Writer/director Carruth's debut film might be the world's first thinking-man's time travel movie, beautifully shot for an absurdly low $7,500. Winner of the 2004 Sundance Grand Jury Prize, the plot revolves around two engineers, Aaron (Carruth) and Abe (Sullivan), who, while trying to develop a patentable invention, accidentally construct a box that allows them to move backwards through time. Carruth piles on the technical jargon, which will either hopelessly confuse viewers or make them love the director for respecting their intelligence. (No character ever whines, "Tell it to me in English, Doc!") At its core, Carruth's film is a meditation on trust, obsession, power, and the chaos surrounding innovation, combined with a nonlinear storyline that should inspire more repeated viewings than "Donnie Darko."

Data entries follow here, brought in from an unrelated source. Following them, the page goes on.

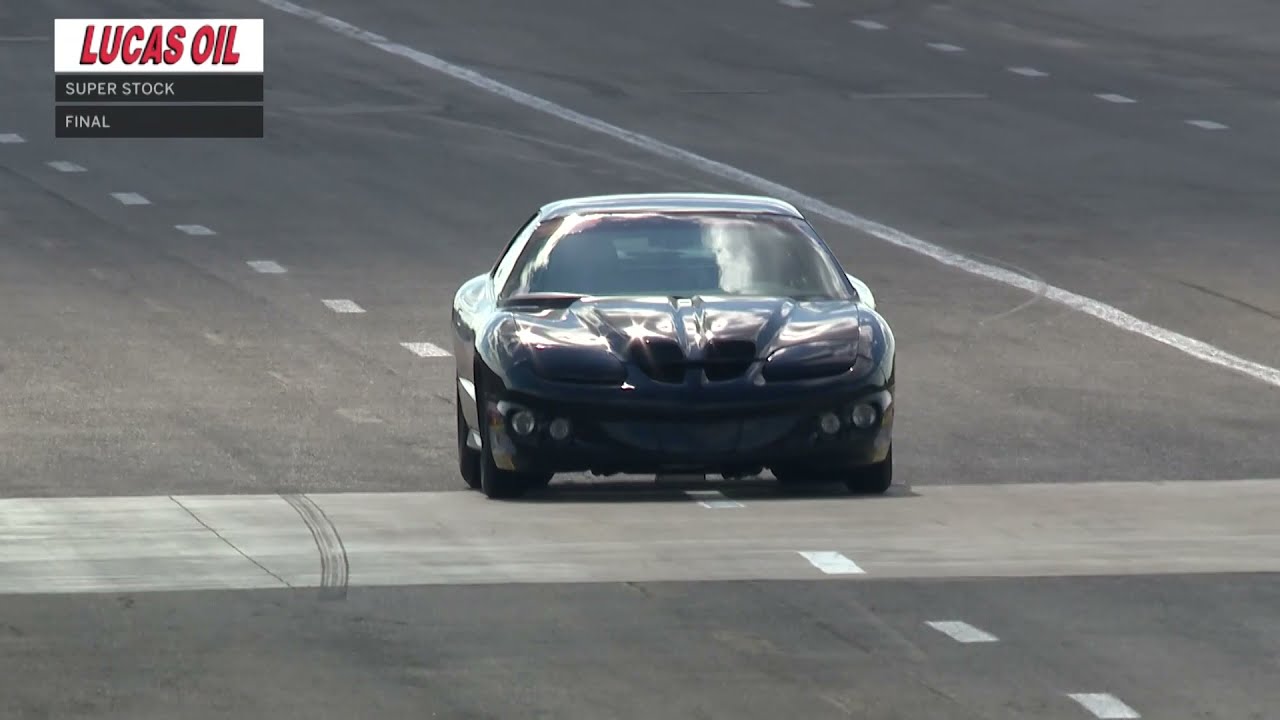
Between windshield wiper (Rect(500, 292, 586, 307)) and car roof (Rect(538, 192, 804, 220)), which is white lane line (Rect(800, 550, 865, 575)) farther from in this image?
car roof (Rect(538, 192, 804, 220))

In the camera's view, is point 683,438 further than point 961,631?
Yes

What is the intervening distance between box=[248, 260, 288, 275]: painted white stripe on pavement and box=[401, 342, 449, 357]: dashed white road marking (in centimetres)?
311

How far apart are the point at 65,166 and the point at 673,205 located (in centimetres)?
1385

Maybe Needs Repeat Viewing? KHL at 2008-04-15 16:37:05
I wasn't thrilled about this, and even my hubby, who is a fan of movies like Memento and time travel type plots, did not think it was good either. Maybe it's just because I get lost easily with nonlinear storylines, but I generally didn't really dig this. Plus I could hardly understand what they were talking about for the first half hour, and the whole Robert Altman-style overlapping dialogue just annoyed me.
Best cheap movie ever CoolerKing at 2008-04-04 11:36:23
Forget El Mariachi. Primer wins the crown for my favorite movie made for under $8000 bucks. Yeah, it's confusing, but it's also rewarding, inventive, and bad-***. Not for the slow-witted.